Hands-on with the impressive ChatGPT-powered Bing
Wait, is Bing the future of search?
ChatGPT and Bing. Who knew they could be so good together?
Welcome to the AI wars. Not the kind we imagined where Skynet launched a surprise missile attack on its makers, but one in which companies are all vying to be the dominant source of your artificial intelligence connection. To put this powerful technology at your and everyone else's fingertips. And at the tip of this spear are, somewhat unexpectedly, Microsoft and Bing.
Here's the crazy thing, though. I've seen and tried Microsoft's new Bing search engine and its powerful chatbot, which Microsoft unveiled in a Redmond, Washington, event on Tuesday, and I think Microsoft may have just won the first skirmish of this crucial tech dominance battle. This could improbably be Bing's moment. And by "moment," I mean when you finally start realizing or caring that Microsoft has had a search engine of its own for well over a decade.
You might want to start using Bing.

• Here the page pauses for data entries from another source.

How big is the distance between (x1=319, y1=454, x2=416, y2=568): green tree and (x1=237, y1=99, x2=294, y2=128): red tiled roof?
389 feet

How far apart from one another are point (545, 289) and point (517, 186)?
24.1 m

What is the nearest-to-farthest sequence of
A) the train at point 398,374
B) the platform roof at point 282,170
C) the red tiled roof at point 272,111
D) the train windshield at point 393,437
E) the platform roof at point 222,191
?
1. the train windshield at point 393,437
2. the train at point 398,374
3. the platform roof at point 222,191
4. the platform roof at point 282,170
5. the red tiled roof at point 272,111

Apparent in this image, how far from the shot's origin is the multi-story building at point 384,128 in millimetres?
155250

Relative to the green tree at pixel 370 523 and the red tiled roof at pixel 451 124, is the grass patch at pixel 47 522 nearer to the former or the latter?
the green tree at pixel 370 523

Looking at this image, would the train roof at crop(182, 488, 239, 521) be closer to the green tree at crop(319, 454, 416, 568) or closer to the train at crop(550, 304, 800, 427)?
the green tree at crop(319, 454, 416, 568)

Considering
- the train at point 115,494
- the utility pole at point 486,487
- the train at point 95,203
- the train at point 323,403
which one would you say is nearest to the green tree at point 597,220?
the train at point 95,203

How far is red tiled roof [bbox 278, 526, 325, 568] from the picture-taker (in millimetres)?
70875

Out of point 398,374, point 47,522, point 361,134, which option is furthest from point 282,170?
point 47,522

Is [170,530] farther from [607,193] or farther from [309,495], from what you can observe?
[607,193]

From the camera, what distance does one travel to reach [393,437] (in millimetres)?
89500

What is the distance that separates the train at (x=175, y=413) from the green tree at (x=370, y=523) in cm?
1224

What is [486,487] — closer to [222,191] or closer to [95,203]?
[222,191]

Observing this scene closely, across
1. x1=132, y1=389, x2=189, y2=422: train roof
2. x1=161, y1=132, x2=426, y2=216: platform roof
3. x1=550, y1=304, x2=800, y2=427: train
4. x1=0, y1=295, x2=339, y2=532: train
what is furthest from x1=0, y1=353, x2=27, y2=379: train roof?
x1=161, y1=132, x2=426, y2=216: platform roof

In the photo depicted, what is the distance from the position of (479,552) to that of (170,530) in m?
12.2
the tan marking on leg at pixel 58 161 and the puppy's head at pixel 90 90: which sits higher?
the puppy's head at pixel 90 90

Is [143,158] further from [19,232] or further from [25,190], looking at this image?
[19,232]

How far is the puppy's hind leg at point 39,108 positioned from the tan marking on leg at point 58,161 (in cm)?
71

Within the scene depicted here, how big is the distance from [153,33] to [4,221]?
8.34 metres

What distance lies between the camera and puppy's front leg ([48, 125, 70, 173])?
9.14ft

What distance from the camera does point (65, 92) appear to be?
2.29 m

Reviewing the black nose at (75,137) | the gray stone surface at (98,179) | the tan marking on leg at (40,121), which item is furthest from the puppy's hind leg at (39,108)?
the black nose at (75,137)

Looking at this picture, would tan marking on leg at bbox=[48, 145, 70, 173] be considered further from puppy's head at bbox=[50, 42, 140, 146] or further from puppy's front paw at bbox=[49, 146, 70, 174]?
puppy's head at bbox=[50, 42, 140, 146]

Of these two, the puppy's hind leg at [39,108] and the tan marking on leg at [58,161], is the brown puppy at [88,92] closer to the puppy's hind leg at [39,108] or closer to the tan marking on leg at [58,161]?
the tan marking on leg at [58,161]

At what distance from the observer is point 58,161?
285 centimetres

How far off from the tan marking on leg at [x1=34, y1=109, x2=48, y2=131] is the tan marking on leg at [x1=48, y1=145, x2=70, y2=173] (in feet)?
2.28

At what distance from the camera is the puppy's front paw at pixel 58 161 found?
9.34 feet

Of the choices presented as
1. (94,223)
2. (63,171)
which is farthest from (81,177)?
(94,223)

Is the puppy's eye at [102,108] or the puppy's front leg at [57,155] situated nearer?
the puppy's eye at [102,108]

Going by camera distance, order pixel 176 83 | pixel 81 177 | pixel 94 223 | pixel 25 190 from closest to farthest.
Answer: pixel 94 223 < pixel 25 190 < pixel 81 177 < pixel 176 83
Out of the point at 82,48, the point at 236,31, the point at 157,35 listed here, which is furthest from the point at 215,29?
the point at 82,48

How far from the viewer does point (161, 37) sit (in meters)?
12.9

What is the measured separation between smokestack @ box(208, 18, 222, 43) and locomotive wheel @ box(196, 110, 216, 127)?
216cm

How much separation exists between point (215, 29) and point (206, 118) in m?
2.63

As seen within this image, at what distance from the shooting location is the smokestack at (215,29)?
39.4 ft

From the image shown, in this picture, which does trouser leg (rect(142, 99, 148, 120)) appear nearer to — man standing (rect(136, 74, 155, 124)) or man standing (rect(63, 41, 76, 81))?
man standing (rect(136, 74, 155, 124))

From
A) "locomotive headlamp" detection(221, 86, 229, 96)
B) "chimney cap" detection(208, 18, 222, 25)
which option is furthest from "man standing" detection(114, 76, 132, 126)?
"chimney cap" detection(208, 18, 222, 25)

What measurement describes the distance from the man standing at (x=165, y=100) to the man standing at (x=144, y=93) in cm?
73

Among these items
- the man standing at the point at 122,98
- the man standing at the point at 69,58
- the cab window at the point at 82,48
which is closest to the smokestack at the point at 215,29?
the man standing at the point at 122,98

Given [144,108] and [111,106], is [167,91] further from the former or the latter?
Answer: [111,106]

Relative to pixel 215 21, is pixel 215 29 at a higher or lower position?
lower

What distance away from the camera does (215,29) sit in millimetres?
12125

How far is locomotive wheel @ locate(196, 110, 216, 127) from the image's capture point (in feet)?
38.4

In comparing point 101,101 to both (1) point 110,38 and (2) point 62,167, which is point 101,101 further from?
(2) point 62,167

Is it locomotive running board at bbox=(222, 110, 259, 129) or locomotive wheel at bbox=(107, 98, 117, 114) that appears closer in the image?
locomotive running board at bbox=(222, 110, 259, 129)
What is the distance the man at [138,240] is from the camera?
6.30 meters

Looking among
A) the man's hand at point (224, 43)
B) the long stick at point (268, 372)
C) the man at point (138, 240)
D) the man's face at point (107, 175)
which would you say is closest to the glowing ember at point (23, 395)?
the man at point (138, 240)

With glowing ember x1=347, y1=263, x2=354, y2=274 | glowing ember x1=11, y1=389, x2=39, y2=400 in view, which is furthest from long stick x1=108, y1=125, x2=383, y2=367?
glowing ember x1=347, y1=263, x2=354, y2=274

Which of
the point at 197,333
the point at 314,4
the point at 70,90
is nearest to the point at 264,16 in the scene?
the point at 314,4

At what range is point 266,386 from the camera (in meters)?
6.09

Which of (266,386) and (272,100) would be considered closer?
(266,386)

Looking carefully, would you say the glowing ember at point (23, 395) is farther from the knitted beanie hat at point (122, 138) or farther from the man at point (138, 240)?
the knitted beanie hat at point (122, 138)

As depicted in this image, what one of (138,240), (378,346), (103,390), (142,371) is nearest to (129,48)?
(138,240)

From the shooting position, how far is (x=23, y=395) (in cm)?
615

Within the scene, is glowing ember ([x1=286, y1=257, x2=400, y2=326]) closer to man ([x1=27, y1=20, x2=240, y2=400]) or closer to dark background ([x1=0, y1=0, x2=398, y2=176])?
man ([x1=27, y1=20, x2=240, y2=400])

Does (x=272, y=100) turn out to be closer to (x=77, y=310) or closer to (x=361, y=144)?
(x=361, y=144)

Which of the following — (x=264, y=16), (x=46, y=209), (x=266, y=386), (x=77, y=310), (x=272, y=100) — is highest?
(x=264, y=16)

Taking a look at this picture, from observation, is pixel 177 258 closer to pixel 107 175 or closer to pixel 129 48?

At least as soon as you can get access to the first iteration of Bing and its new chatbot, which I luckily have access to right now.
New look, new AI powers
I know, Microsoft's announcement of a new Chatbot-enhanced search engine comes just 24 hours after Google unveiled its ChatGPT rival Bard and plans to reinvent its own much more popular search engine. But here's the difference. Google's Bard is coming soon. The new Bing is here now, and it works as you would want and expect an "Ask me anything" search engine to work.
In some ways, the new Bing looks a lot like the old Bing, but it's not. The desktop version, which is available now and will be followed by a mobile one, neither hides nor forces AI chat on you.
Obviously, the interface looks different. There's a new "Chat" option in the menu, and you can even slide between the main search screen and one devoted entirely to the chatbot. Back on the search screen, the query box is much larger, accommodating up to 1,000 characters for pretty much any natural language question you can cook up.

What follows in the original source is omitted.